Imagine paying 16 cents in sales taxes to buy a quart of milk or a loaf of bread, and just about everything else, on a frugal shopper’s grocery list.
None of the others in the Republican presidential circus had paid any attention to Cain or his campaign pitch in the Republican presidential circus until last week when he suddenly shot to the top of the GOP polls. Pundits call the Republican presidential contest the “flavor of the week” show because the leader changes each week. Cain, the African-American in the crowd, is the biggest surprise so far as Rick Perry, Michele Bachmann, etc. have faded.
Virtually every economist who has examined Cain’s 9-9-9 idea has concluded that it wouldn’t work the way Cain says it would to cut the deficit, create jobs and reduce most folks’ taxes. Their conclusion is the plan would increase the deficit while shoveling more wealth to the richest two percent, and radically shifting a higher tax burden to Americans on the bottom rung of the economic ladder.
Primarily, Cain’s idea would make consumers pay more taxes, a concept that would particularly hurt Mississippians because the state’s existing tax code puts 70 percent of the tax burden on consumers to feed the general fund and provide state match (with federal funds) for highway construction and repair.
Mississippi’s 7 percent gross sales tax law – with no exemption on groceries – is among the highest in the country, even while we have the lowest per capita income.
At the same time, Mississippi has one of the lowest individual and corporate income tax rates in the country.
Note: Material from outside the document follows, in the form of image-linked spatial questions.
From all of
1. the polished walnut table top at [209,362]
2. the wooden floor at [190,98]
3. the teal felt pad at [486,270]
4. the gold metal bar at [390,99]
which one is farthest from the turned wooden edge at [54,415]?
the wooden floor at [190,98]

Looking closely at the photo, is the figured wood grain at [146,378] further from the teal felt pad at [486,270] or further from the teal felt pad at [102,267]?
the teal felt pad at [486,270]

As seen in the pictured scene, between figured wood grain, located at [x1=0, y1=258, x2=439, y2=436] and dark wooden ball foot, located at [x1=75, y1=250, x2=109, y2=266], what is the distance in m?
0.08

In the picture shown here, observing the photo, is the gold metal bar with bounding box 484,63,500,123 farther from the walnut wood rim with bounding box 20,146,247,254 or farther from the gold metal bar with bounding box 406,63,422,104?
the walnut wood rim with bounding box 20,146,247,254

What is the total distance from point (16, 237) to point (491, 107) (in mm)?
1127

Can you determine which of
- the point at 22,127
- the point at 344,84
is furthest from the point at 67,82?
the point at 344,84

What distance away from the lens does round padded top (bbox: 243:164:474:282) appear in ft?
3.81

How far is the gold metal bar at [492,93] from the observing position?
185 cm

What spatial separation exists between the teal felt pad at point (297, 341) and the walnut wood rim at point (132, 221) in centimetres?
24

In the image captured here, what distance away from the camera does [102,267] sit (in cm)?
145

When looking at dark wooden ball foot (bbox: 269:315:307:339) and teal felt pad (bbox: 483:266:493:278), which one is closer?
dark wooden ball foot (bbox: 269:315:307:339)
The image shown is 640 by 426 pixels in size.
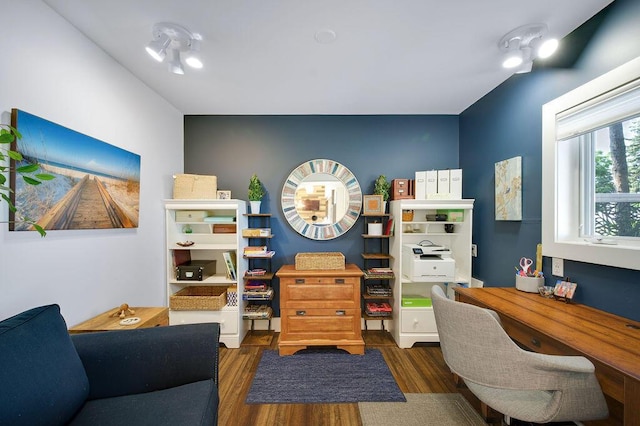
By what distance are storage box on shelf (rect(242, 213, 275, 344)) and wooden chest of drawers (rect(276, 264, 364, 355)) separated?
14.0 inches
This tax imbalance has been shown in numbers of studies by progressive groups in the state – including several in the legislative arena – but even a whisper about equalizing the tax burden by increasing the top (5 percent) rate of the income tax, or eliminating some income tax exemptions, has been quickly shot down by lobbyists for business and industrial groups.
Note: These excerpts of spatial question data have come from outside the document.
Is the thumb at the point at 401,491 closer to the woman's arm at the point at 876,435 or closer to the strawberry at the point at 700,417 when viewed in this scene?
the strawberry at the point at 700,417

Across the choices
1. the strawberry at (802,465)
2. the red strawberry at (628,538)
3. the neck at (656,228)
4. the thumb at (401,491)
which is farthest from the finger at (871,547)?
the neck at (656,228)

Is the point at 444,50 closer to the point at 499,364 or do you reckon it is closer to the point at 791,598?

Earlier this year, at the request of Rep. Cecil Brown (D-Jackson) staffers of the Legislative PEER Committee examined how much state income tax had been paid by the largest for-profit companies in Mississippi from 2006 through 2009, using information from the Department of Revenue. PEER staffers found amazingly that some 80 percent of the top 130 companies had paid zero state corporate income tax.
Obviously, the big companies have been able to find enough legal loopholes in the state’s income tax structure to avoid paying state corporate income tax. And we were shocked several months ago to learn that General Electric, ExxonMobil and other corporate giants had paid no federal income tax! No wonder the “Occupy Wall Street” movement against corporate greed has spread.
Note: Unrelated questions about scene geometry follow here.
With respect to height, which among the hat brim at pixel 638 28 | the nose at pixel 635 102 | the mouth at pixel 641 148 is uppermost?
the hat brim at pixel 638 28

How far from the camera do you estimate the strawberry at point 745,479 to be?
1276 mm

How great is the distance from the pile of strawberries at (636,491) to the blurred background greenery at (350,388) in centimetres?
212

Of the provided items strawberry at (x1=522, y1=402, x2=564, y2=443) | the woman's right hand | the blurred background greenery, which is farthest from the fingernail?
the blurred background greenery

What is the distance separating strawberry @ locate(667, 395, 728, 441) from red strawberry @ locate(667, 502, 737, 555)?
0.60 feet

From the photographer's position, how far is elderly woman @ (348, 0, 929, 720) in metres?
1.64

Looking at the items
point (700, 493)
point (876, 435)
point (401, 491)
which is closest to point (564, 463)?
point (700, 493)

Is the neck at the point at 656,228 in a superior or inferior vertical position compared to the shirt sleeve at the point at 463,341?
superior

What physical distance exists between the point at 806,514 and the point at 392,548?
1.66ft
This is not some flash-in-the-pan movement. As the nation slides deeper into the Great Recession, unemployment rigidly stays near 10 percent (and may go higher), and people realize that since the 1980s the rich have markedly gotten richer and the poor have gotten poorer, more Americans are angry that the financial industry continues to pay big bonuses and salaries while the rest of the country is hurting.
But back to Herman Cain, the 9-9-9 Godfather Pizza guy. What we don’t want is to wake up in November 2012 and, like in the movie, find a horse’s head in our bed.